Your goal :: Return, without any change, the lines of data starting at the line that contains "Of the two objects" and ending at the line that contains "543 millimetres", with both of those lines included.

──────── Data ────────

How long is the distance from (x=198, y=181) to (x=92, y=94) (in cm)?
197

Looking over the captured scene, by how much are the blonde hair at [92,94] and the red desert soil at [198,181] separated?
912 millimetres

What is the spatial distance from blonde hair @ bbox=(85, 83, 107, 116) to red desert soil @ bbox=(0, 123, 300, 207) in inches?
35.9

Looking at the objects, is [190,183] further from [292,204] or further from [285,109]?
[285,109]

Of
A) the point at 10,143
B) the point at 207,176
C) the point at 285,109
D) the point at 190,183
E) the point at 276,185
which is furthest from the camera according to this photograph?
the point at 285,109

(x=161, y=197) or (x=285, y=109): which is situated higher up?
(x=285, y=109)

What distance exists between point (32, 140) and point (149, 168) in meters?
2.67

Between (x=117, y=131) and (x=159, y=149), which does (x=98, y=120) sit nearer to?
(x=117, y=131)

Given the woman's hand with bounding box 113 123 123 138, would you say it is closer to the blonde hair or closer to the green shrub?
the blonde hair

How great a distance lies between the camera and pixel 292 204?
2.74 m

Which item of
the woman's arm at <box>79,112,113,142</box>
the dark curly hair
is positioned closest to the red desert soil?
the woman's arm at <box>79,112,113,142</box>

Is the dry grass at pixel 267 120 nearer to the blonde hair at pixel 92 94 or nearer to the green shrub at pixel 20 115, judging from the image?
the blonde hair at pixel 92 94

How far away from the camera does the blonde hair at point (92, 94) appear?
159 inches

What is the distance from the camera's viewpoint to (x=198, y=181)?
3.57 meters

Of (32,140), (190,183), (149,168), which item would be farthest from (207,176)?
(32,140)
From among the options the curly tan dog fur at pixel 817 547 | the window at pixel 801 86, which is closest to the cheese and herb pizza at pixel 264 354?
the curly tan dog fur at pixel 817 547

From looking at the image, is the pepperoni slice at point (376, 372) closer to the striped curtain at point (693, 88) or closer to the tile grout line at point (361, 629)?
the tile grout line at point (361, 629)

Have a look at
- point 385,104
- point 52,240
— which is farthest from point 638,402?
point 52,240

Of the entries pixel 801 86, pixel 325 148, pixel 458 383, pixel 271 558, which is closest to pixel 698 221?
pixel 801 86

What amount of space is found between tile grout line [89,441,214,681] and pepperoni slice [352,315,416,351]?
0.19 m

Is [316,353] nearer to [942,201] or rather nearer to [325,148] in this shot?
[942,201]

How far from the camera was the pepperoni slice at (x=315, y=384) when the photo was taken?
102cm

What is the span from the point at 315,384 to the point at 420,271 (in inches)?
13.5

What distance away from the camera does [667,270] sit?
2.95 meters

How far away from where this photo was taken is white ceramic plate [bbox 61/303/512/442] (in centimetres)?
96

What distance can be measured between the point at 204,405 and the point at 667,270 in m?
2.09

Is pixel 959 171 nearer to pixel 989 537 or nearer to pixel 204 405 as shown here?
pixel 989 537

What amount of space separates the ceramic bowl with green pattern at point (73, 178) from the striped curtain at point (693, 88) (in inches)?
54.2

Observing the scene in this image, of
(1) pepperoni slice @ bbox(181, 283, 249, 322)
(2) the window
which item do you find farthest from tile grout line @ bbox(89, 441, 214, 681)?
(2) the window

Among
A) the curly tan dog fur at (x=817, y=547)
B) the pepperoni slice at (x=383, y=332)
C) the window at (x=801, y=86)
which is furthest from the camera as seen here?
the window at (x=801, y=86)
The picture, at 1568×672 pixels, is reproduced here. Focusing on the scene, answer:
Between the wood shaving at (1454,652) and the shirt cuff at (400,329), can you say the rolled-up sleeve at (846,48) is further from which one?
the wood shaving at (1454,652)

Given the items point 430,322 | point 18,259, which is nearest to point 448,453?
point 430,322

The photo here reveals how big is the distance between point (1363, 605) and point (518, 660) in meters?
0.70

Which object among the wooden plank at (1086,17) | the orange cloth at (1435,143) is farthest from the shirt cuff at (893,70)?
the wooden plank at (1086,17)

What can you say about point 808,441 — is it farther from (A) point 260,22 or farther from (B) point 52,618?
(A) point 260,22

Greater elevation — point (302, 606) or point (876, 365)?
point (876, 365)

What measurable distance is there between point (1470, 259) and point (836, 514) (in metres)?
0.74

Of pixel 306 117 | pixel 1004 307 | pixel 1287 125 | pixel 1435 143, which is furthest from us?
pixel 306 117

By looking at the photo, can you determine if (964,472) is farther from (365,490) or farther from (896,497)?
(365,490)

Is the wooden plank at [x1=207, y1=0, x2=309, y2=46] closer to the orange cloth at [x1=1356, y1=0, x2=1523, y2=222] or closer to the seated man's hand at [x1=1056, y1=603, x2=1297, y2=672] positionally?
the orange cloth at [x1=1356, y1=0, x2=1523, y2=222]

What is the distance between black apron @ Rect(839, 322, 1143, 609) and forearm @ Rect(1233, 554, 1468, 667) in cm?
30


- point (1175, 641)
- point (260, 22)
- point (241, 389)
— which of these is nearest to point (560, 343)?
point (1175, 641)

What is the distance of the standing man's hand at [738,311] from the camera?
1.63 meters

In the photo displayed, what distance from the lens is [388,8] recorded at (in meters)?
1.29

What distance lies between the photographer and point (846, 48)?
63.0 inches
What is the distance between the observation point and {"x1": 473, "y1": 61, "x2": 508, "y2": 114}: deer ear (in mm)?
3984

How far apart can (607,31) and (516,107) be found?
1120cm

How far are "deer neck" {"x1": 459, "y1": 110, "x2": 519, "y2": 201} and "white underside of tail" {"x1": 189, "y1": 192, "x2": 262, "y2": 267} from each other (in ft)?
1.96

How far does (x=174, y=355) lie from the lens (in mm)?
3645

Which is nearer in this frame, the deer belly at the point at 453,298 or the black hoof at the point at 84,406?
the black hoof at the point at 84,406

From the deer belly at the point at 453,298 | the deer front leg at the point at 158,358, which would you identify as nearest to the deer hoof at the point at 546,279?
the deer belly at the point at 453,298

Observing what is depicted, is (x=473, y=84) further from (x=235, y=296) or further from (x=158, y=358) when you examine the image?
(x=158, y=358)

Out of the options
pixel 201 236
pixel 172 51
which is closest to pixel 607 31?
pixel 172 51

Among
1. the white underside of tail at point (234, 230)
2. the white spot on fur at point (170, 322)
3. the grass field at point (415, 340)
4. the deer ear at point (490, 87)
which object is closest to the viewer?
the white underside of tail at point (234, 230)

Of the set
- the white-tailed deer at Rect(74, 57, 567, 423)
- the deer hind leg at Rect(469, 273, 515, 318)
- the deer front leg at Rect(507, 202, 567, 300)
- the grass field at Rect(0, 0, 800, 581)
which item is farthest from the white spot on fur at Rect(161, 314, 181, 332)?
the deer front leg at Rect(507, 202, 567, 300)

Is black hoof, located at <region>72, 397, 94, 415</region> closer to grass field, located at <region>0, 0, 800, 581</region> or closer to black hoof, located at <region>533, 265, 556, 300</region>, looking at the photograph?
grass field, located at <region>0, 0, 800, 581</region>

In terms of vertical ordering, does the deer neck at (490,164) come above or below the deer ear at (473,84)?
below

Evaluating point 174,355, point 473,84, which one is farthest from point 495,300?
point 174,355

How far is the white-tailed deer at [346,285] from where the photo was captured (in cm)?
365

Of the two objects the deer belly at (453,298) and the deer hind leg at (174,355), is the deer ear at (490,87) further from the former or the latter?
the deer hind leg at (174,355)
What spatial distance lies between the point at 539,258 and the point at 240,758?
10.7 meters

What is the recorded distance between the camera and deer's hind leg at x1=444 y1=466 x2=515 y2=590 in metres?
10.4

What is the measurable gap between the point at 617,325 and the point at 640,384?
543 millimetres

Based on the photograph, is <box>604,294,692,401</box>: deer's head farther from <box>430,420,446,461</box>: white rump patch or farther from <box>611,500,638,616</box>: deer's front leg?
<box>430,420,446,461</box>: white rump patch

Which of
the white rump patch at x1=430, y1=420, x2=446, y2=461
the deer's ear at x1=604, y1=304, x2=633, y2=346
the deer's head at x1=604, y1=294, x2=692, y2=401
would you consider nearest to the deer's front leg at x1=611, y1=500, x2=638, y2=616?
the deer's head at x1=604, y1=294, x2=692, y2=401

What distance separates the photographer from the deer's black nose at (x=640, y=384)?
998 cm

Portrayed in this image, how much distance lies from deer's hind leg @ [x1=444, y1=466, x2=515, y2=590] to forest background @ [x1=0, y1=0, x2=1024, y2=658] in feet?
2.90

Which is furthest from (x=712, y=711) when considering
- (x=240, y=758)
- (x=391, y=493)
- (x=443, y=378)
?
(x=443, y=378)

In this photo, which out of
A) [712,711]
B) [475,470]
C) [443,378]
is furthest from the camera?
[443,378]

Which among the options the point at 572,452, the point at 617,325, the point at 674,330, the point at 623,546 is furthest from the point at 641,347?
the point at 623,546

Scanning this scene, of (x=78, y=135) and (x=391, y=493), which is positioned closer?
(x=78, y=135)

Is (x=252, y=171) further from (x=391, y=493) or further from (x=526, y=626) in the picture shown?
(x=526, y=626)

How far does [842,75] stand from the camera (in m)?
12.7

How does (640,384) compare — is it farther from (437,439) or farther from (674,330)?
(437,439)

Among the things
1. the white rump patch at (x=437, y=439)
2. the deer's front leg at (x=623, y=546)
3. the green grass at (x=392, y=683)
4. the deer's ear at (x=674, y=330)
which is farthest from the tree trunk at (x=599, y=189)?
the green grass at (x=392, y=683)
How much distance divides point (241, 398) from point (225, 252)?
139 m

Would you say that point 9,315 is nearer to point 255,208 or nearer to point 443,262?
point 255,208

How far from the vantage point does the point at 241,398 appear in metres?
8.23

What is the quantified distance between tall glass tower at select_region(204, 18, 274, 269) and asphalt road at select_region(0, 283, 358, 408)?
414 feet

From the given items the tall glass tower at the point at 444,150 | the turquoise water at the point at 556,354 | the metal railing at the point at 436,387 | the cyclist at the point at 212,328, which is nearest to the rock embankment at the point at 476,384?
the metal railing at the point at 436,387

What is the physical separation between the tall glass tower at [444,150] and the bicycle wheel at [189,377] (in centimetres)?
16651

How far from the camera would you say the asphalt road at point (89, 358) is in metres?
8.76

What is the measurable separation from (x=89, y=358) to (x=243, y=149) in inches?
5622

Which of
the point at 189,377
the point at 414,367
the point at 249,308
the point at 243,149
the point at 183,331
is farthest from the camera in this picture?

────────

Finished answer ::
Of the two objects the deer belly at (453,298) and the deer hind leg at (174,355), is the deer ear at (490,87) further from the former or the latter?
the deer hind leg at (174,355)
What spatial distance lies between the point at 539,258 and the point at 240,758?
10.7 meters

What is the recorded distance between the camera and deer's hind leg at x1=444 y1=466 x2=515 y2=590 in metres?
10.4

What is the measurable gap between the point at 617,325 and the point at 640,384?
543 millimetres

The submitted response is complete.